無形文化遺産の2つ目の特徴では、日本人は「塩味+旨味」のパターンを使った料理が得意だと主張しており、それが長寿の秘訣だというです。

 

現代科学では「油脂や旨味は塩味の感覚を増長する」ことが明らかにされています。

例えば、濃い塩水と薄い塩水の2つがあったとして、薄い方にだけ旨味を加えると濃い塩水と同じくらい塩辛く(美味しく)感じるようになるということです。油脂に関しても同じことが言え、塩と小麦と水で作った団子に、油脂を加えるとより塩辛く(美味しく)感じます。

要するに、油脂や旨味には「減塩効果」があるのです。

 

 

また、現代科学は、油脂を過度に摂りすぎると、肥満や高血圧のリスクが高まる

ことまで明らかにしてしまいました。この飽食の時代、減塩するにしても油脂を多用するのは良くなさそうです。

ここで、世界の料理傾向を大雑把に分類してみましょう。

  • イタリア料理:「塩味+油脂(オリーブ油)」
  • アフリカ料理:「塩味+旨味(肉)+油脂(肉)」
  • 中華料理:「塩味+旨味(肉)+油脂(肉、揚げ)」
  • 日本料理:「塩味+旨味(昆布、カツオ)」

こうして比べると、日本料理(和食)は油脂の使用感が低く、健康的に見えますね。

 

※ほかに減塩効果のある成分としてハーブの香味もあります。その観点からすると、洋食も健康食になりうるという主張はもっともだと思います。

 

肉じゃがは和食ではないかもしれない?

ところで、肉じゃがはどうでしょうか?

油脂の少ない魚ではなく牛肉や豚肉を使っているため、ほかの和食ほど健康的であるとは言えないかもしれません。それに加え、鮮度が重要な食材は使っていませんし、じゃがいもも人参も肉も季節を問わず年中出回っています。加えて、正月や七夕などの年中行事とも関係ありませんから、肉じゃがは「無形文化遺産としての和食」に含まれる4つの特徴をどれひとつ満たしていません。

 

肉じゃがを和食の舞台から引きずり降ろそうとする理由はこれだけにとどまりません。

そもそも、じゃがいもは南米が原産の食材で、日本に流入したのは1600年ごろです。しかも、その淡泊すぎる味は「素材の味を生かす」和食の調理法とは相いれず、なかなか民衆に広まらなかったといわれています。

その後、文明開化や戦争を経て、日本に「肉食文化」と「イギリス海軍式のカレー」が伝わります。この異国の料理であるカレーを食べた日本人が「旨味の強い肉と一緒に食べればじゃがいももイケるじゃないか」と気づいたわけです。

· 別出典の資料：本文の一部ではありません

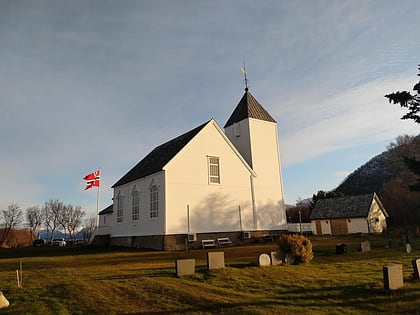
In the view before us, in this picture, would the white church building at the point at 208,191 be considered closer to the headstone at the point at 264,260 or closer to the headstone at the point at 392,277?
the headstone at the point at 264,260

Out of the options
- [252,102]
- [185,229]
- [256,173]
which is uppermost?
[252,102]

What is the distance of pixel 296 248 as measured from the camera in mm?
17953

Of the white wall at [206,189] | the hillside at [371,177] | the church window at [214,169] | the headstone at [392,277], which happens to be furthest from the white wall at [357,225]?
the headstone at [392,277]

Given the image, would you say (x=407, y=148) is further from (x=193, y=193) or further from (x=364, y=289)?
(x=364, y=289)

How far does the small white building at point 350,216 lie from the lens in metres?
48.1

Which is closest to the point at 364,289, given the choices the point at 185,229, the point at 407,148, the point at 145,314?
the point at 145,314

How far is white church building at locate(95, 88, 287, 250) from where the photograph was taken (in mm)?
29344

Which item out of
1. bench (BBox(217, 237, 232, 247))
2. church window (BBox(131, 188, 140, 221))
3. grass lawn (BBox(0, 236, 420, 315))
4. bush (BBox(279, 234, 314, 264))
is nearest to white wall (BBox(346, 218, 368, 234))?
bench (BBox(217, 237, 232, 247))

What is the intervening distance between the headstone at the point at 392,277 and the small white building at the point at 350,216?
1497 inches

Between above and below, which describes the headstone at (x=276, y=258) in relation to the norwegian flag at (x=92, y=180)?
below

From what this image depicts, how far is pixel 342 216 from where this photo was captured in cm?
5000

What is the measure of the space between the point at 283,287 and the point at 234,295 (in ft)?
7.36

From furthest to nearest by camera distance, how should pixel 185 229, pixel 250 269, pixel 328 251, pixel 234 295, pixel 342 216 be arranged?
pixel 342 216 < pixel 185 229 < pixel 328 251 < pixel 250 269 < pixel 234 295

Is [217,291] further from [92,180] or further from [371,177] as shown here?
[371,177]
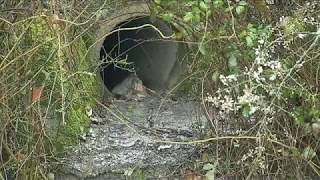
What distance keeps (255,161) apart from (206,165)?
0.21 metres

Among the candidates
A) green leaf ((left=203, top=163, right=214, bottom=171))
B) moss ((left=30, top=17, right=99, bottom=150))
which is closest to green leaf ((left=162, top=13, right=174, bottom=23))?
moss ((left=30, top=17, right=99, bottom=150))

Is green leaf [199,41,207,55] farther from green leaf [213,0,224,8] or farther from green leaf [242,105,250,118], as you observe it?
green leaf [242,105,250,118]

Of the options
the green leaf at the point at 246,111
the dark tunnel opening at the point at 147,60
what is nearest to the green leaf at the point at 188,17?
the green leaf at the point at 246,111

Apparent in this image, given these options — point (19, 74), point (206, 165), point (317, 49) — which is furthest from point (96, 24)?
point (317, 49)

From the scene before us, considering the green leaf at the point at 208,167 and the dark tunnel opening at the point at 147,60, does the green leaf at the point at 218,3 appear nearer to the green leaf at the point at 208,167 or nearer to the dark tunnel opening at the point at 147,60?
the green leaf at the point at 208,167

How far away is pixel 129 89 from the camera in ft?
12.3

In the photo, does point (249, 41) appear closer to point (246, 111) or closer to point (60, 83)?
point (246, 111)

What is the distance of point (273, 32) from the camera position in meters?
2.54

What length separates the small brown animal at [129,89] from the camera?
11.4 ft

「昆布出汁ベースの減塩料理の技法」という下地があれど、「肉とじゃがいもを合わせる」という知恵を得ない限り、肉じゃがは誕生しなかったのです。

 

つまり、「肉」も「じゃが」もそれらを合わせる「肉じゃが」も日本古来からの風土によって育まれた食ではありません。

 

和食とは一体何なのか

このような「肉じゃがは和食ではない」という態度の行きつく先は

「肉じゃがは広義的な和食(日本の食文化)であるもののユネスコで認定されるような狭義的な和食(日本に古くから伝わる食文化)ではない」となるでしょう。

 

しかし、これはおかしな話です。出汁巻き卵を作るための油も輸入品ですし、突き詰めれば米すら朝鮮からの輸入品です。外国由来の文化を否定してしまうと、もはや和食は成立しません。よって、和食そのものに広義や狭義という概念を当てはめるのはナンセンスに思えます。

 

これまで肉じゃがが和食ではない可能性を示唆してきましたが、肉とじゃがいもを昆布出汁で煮込む国が日本以外にない以上、肉じゃがを和食と分類しないわけにはいきません。たいへんな回り道をしましたが「肉じゃがは和食である」が結論です。

 

では、このような結論を導いた裏側の本質は何でしょう。

 

私はこれを「伝統の進化」であると考えます。

『食の課外授業』などを執筆された言語学者文化人類学者の西江雅之先生は、伝統という言葉を、我々が目の前の文化の価値判断をする基準として定義されています。

すなわち、伝統は守ったり固執したりするための過去のものではなくて、これから新しいものを受け入れたり作ったりするためのよりどころであるという、むしろ未来に向けた言葉だというのです。

この立場から考えると、肉じゃがは、日本の出汁の技術を下地として生まれた新しい和食だといえます。

 

この本質を知ることで和食料理人が覚悟しなければならないのは、これからの和食の伝統の進化です。和食の伝統による審査をパスした肉じゃがは、我々の家庭料理として深くその根を下ろし、今度はこれから新しく出現する和食を審査する側へと回ってしまいました。

ゆえに和食調理人は、守ってきた出汁や包丁技術と食文化をもって、これからますます海外から流入してくるであろう食材たちを「和の伝統」の中に落とし込む必要があるかもしれません。

そのような状況に直面した際に、前と後ろのどちらに伝統を見るかという二派にわかれゆくのは自明でしょう。

 

あくまで、今回の記事の内容は一個人の意見でしかありませんし、伝統の捉え方に正解はありません。

しかし、この記事で紹介できた内容が少しでも、読者の思考の糧になれば幸いです。